The Berlin Wall came down 30 years ago, and William & Mary was there. A small representation of the university, at least.
A group of students came to this realization a few weeks ago while watching a video in one of Professor Frederick Corney’s history classes.
The video, produced by Radio Free Europe/Radio Liberty, shows jubilant revelers sitting atop the wall celebrating its demise. A bearded man with shaggy hair uses a sledgehammer to chip away large chunks of concrete. People surround him and watch as pieces fly.
On the left side of the brief clip is a young man wearing a backward blue baseball cap, maroon pants and dark green sweatshirt. Upon further inspection, the shirt looked very familiar to the William & Mary students.
“Suddenly the students say, ‘Stop, stop,’ and I thought, ‘Oh my gosh, what’s happening?’ And they said, ‘Go back, go back,’ and sure enough, their little eagle eyes suddenly got interested,” said Corney, chair of the history department.
There they were, white letters on the shirt spelling out William & Mary, with an ampersand to boot.

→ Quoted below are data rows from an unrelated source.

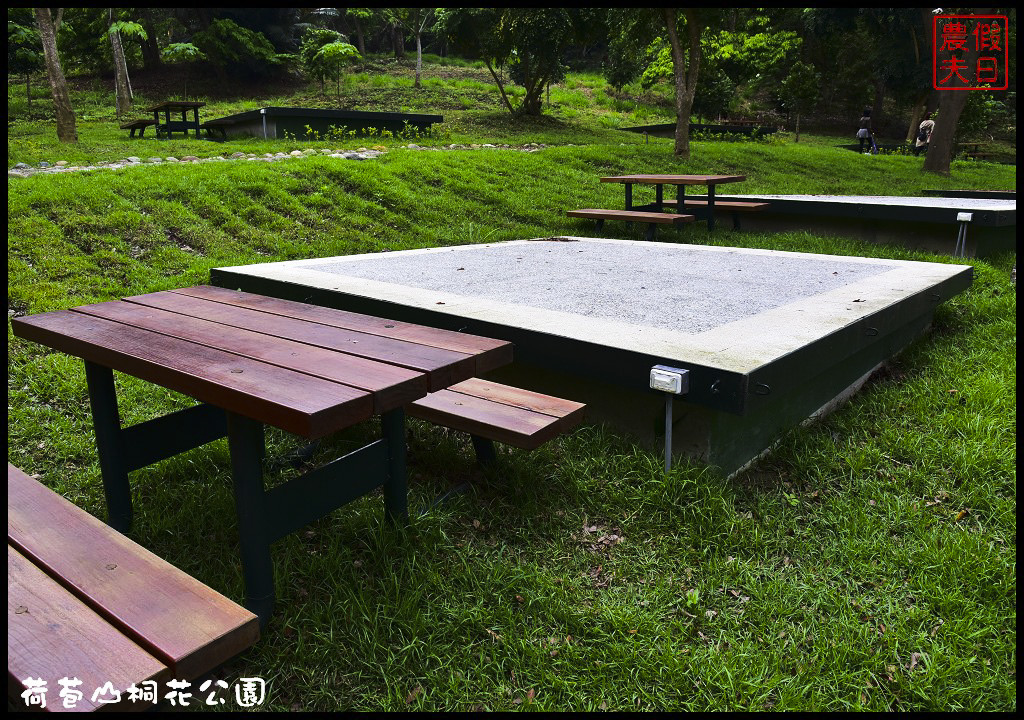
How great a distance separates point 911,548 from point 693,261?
3.27 metres

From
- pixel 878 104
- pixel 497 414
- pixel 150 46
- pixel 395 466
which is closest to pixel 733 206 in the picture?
pixel 497 414

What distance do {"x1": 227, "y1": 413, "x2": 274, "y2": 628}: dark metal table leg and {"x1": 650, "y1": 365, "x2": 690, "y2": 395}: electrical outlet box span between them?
4.28ft

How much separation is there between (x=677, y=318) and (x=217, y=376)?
2122mm

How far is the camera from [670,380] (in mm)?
2473

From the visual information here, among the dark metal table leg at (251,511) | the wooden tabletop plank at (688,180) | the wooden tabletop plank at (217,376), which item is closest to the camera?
the wooden tabletop plank at (217,376)

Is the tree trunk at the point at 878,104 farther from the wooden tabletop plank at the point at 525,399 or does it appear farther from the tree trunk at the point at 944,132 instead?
the wooden tabletop plank at the point at 525,399

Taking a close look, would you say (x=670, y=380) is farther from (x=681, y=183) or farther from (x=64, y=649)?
(x=681, y=183)

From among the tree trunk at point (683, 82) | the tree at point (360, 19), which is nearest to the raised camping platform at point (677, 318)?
the tree trunk at point (683, 82)

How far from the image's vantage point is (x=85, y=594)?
1.50 m

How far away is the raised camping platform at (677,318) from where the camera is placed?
2674 mm

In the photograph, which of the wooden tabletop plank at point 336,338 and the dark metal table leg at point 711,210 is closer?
the wooden tabletop plank at point 336,338

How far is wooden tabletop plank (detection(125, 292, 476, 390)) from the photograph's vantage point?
1949 mm

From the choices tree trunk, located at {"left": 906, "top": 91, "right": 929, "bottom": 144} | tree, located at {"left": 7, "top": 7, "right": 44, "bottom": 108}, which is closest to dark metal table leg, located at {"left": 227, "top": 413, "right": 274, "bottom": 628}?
tree, located at {"left": 7, "top": 7, "right": 44, "bottom": 108}

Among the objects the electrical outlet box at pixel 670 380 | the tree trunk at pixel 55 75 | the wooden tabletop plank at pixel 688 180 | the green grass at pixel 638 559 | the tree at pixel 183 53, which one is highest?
the tree at pixel 183 53
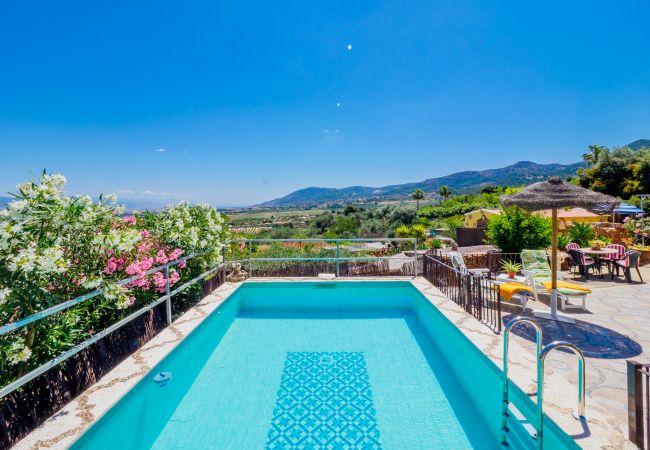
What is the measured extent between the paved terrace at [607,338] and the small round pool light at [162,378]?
147 inches

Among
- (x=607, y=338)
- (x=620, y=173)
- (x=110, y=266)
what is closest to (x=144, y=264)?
(x=110, y=266)

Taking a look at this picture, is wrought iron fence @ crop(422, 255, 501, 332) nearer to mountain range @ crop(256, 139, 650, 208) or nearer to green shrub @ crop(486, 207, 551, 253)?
green shrub @ crop(486, 207, 551, 253)

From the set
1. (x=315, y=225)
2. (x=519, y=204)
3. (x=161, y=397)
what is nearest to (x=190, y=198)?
(x=161, y=397)

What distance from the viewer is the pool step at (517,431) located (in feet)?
7.88

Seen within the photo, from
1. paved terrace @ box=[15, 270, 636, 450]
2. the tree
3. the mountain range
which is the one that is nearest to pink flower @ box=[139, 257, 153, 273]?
paved terrace @ box=[15, 270, 636, 450]

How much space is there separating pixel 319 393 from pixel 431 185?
13944 centimetres


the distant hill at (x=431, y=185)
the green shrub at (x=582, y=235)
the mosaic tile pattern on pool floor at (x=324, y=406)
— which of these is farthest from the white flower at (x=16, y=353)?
the distant hill at (x=431, y=185)

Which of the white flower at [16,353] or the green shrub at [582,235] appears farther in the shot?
the green shrub at [582,235]

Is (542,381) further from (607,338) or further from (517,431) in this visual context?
(607,338)

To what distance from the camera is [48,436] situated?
216 centimetres

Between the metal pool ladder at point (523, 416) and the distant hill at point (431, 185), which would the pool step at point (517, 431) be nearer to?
the metal pool ladder at point (523, 416)

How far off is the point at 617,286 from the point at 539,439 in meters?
6.78

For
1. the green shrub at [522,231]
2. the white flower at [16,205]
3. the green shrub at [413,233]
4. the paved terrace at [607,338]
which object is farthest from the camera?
Result: the green shrub at [413,233]

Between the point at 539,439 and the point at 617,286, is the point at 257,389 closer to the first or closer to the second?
the point at 539,439
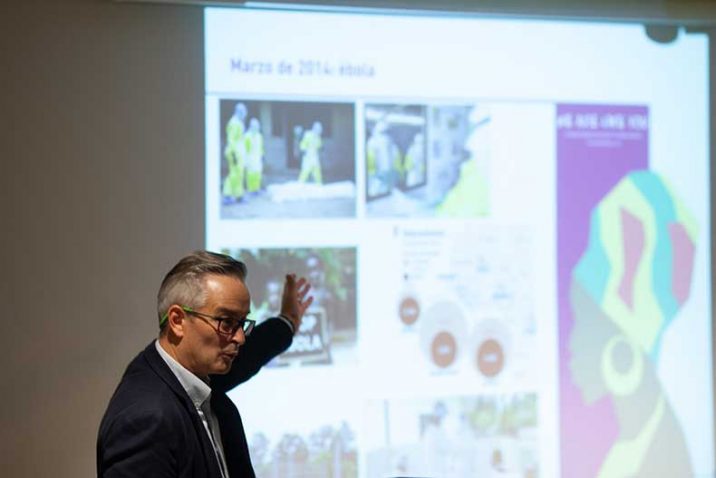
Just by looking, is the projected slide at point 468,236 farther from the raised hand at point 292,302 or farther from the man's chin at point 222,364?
the man's chin at point 222,364

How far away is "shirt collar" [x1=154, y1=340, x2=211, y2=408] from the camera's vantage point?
189 centimetres

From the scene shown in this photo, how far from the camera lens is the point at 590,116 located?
3.71 m

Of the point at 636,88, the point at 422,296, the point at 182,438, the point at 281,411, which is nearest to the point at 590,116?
the point at 636,88

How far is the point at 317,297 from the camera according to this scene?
346 centimetres

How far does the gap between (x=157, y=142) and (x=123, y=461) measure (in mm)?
1817

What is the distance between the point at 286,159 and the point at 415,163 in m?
0.51

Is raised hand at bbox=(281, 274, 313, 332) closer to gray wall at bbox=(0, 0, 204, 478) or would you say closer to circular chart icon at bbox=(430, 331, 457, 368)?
gray wall at bbox=(0, 0, 204, 478)

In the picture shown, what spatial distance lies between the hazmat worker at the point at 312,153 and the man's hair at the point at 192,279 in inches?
59.5

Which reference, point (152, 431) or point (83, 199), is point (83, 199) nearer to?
point (83, 199)

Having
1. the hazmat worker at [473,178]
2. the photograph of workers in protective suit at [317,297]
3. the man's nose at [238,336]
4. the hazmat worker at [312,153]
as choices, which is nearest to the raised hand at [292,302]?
the photograph of workers in protective suit at [317,297]

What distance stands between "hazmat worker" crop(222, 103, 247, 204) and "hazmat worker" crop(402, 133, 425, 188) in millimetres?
637

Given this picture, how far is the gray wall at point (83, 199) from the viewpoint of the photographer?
126 inches

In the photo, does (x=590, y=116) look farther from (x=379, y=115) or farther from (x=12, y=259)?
(x=12, y=259)

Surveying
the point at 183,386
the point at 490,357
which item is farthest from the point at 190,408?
the point at 490,357
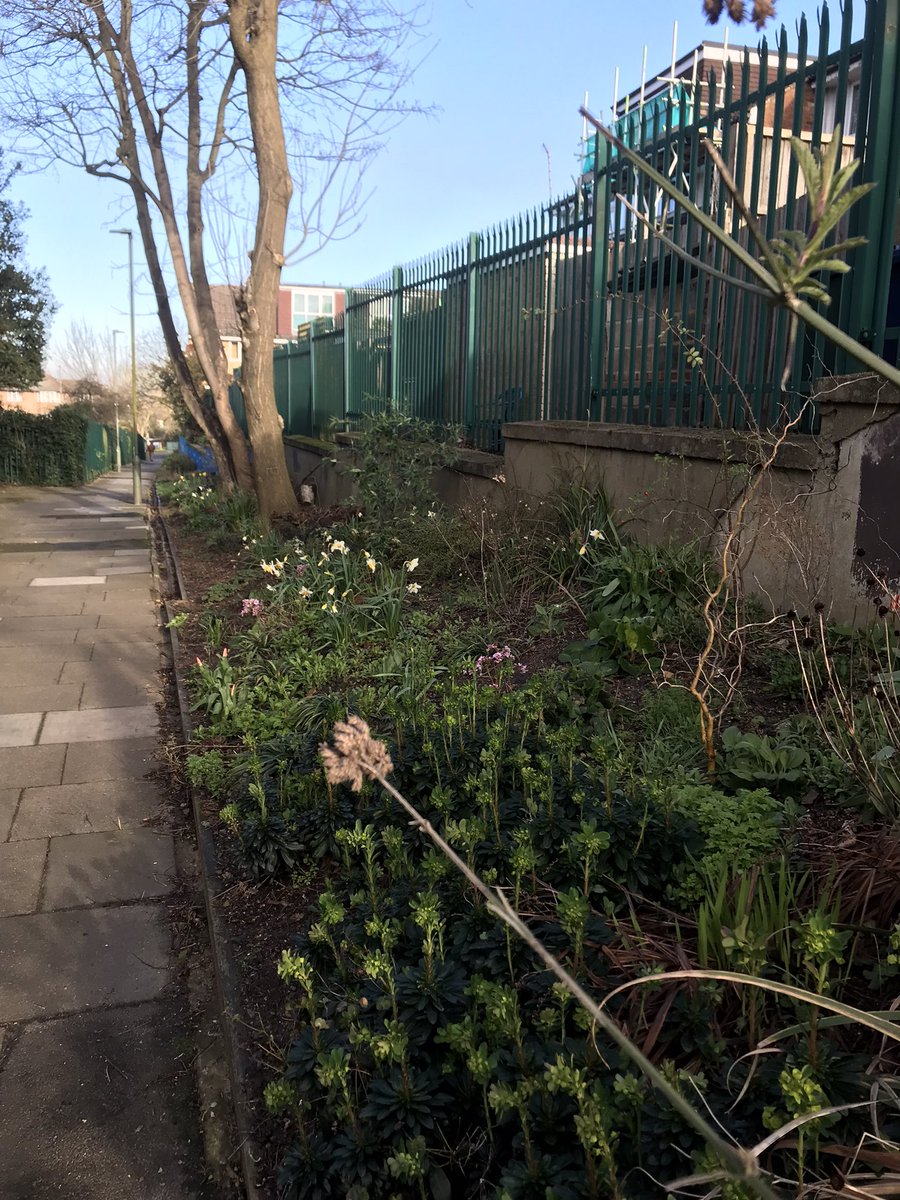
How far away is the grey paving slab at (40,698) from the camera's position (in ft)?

“I’d watched that video probably three or four times and never saw that kid. I would love to know who he is, though,” Corney said. “He looks young. He looks like he could be in his 20s. That was 1989. It could be a student.”
Perhaps the young man was a student. Perhaps he had family at the university. Perhaps he was just visiting Berlin, like Corney did on multiple occasions before the wall was demolished.

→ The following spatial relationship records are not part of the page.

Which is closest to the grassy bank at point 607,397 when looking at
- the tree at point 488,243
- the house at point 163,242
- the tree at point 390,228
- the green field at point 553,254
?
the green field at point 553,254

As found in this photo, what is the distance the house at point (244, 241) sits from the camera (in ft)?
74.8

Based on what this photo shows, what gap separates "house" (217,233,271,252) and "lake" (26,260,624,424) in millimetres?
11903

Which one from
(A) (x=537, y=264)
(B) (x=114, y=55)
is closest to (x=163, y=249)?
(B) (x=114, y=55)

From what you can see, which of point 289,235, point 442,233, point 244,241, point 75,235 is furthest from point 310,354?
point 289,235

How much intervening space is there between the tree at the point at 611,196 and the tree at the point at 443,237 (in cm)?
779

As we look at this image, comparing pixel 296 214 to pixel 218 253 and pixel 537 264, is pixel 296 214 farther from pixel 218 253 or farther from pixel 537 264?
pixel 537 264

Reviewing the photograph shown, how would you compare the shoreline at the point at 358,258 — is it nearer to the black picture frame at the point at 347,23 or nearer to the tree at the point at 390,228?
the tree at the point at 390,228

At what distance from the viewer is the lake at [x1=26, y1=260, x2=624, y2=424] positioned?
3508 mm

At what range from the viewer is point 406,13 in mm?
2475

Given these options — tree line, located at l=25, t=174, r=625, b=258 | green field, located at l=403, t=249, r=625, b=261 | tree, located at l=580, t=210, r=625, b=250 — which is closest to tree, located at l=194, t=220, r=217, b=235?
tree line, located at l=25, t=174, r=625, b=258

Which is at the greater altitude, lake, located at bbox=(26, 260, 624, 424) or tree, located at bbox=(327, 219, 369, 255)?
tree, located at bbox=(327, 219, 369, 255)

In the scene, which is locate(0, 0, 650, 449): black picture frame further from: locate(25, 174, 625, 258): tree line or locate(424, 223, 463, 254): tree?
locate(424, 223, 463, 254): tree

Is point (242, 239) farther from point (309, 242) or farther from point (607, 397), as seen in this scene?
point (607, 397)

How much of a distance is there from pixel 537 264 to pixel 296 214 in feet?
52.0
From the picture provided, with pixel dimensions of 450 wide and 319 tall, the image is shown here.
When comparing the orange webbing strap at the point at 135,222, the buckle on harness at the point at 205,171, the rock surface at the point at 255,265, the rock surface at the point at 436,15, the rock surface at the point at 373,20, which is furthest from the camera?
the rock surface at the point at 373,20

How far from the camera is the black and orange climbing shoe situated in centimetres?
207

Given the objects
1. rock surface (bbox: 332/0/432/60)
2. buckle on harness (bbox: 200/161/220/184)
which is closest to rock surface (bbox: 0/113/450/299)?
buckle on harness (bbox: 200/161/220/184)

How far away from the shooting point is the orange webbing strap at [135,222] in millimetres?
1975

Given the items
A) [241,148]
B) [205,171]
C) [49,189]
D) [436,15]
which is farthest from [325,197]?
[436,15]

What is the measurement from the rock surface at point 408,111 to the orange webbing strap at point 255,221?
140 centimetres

Corney doesn’t have any photographs from his visits to Berlin — he wishes camera phones were available back in those days — but he has a storehouse of memories from visiting both sides of the wall, which represented the Cold War divide between the West and the Eastern Bloc.
“The idea of having this wall or barrier through the entirety of Europe is mad,” Corney said. “So you can't feel nostalgic about the wall.”
In recent years, Corney has taken students to Berlin to see where the wall once stood. Cobblestones mark the location now, and Corney shares stories from his time there.
Corney, a native of England who has studied Russian and Soviet history extensively, worked as a translator for a company in Frankfurt, West Germany, in the ’80s and often made the trek to Berlin.
He remembers crossing over to communist East Berlin through Checkpoint Charlie, the most famous crossing point between the two sides.
“It is terribly fascinating going through Checkpoint Charlie as an Englishman working in Germany full time and then going through into the East with a background in Russian studies,” Corney said. “It was always a bit discomforting, because I had the papers to go in, but sometimes I could go straight through, and other times I’d have to go sit in a little booth and they’d ask me silly questions that had nothing more to do than just harass me, basically.”
Each of Corney’s visits to East Berlin would include a trip to a Russian bookstore, where he would browse different novels and buy a few to read later. An unsettling feeling would come over him, however, as he walked through the desolate city, damage from World War II still visible.
“There was a sense that you were always under surveillance when you were wandering around on your own,” he said.
Corney left Germany in 1986 to enroll in the Ph.D. program in Russian history at Columbia University. He returned to Berlin for the first time in 2000 and it was a “completely different world,” he said.
“This was just a colossal change,” Corney said. “It looks like a very different city than it did before. I was in my 20s at the time, and it was kind of a big adventure for me, but I don’t feel any nostalgia. If I had lived there during that period, I’m sure it would have been a very different kind of experience.”
The recent revelation in his classroom elicited a rush of memories from his time in Germany and brought his journey to William & Mary around full-circle.
He was as surprised as anybody to see a person wearing a W&M sweatshirt sitting atop the wall.
Other universities have had sections of the wall on display at various times. Even though he doesn’t know the story behind the sweatshirt-clad young man, Corney still likes to boast, “We had somebody on the wall.”